Populismus, findet Niehr, sei gar nicht so leicht zu definieren. „Aber eines haben Populisten immer drauf“, sie bauen Gegensätze auf: auf der einen Seite das Volk, auf der anderen die korrupte Elite; hier das Volk, dort die Fremden, Anderen, Zugezogenen, Migranten. Und die Populisten, sagt Niehr, zählen sich immer zum Volk, auch ein Superreicher wie Donald Trump.
Hat die Sprache der Populisten also schon Grenzen verschoben? „Ja“, sagt der Sprachforscher. „In der Politik ist heute Gemeingut, was vor fünf bis zehn Jahren nicht sagbar gewesen wäre.“ Selbst gefährliche Staaten würden als „sichere Herkunftsstaaten“ definiert.
Und wie geht man damit um? „Genau hinhören, die Stimme erheben und den Populisten nicht die Bühne überlassen“, sagt Niehr.

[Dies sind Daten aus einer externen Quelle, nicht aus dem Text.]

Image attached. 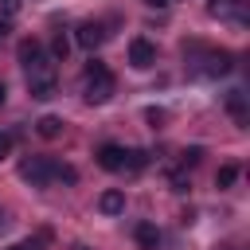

Letztlich gehe es um die Frage: „Wie weit wollen wir die Grenze des Sagbaren eigentlich ziehen? Was lassen wir uns gefallen?“
Bei den Wahlen zum Landtag und zum Bundestag, sagen die Veranstalterinnen von kfd und Frauennetzwerk, gehe es um wichtige Fragen: In welcher Gesellschaft wollen wir morgen leben? Wie steht es um die Gleichstellung von Mann und Frau, die Vereinbarkeit von Familie und Beruf, die Unterstützung von Alleinerziehenden? „Der Aufwärtstrend der rechtspopulistischen Parteien“, sagt Sibylle Keupen, Vorsitzende des Frauennetzwerks, „ist mit Blick auf Frauenrechte mehr als bedenklich“. Sie sieht die Gefahr, dass „mühevoll erkämpfte emanzipatorische Rechte“ verloren gehen.
Abgeordnete auf dem Podium
Nach dem Kurzvortrag des RWTH-Wissenschaftlers diskutieren die Landtagsabgeordneten Daniela Jansen (SPD), Karin Schmitt-Promny (Grüne) und Ingola Schmitz (FDP) sowie die Aachener CDU-Ratsfrau Margrethe Schmeer. Fragen des Publikums sollen im Mittelpunkt stehen. Die Veranstaltung in der Citykirche, Großkölnstraße, beginnt am Mittwoch, 8. März, um 19.30 Uhr. „Wir wollen ein Zeichen setzen an diesem besonderen Tag“, sagt Keupen. „Jeder und jede ist willkommen.“ Der Eintritt ist frei.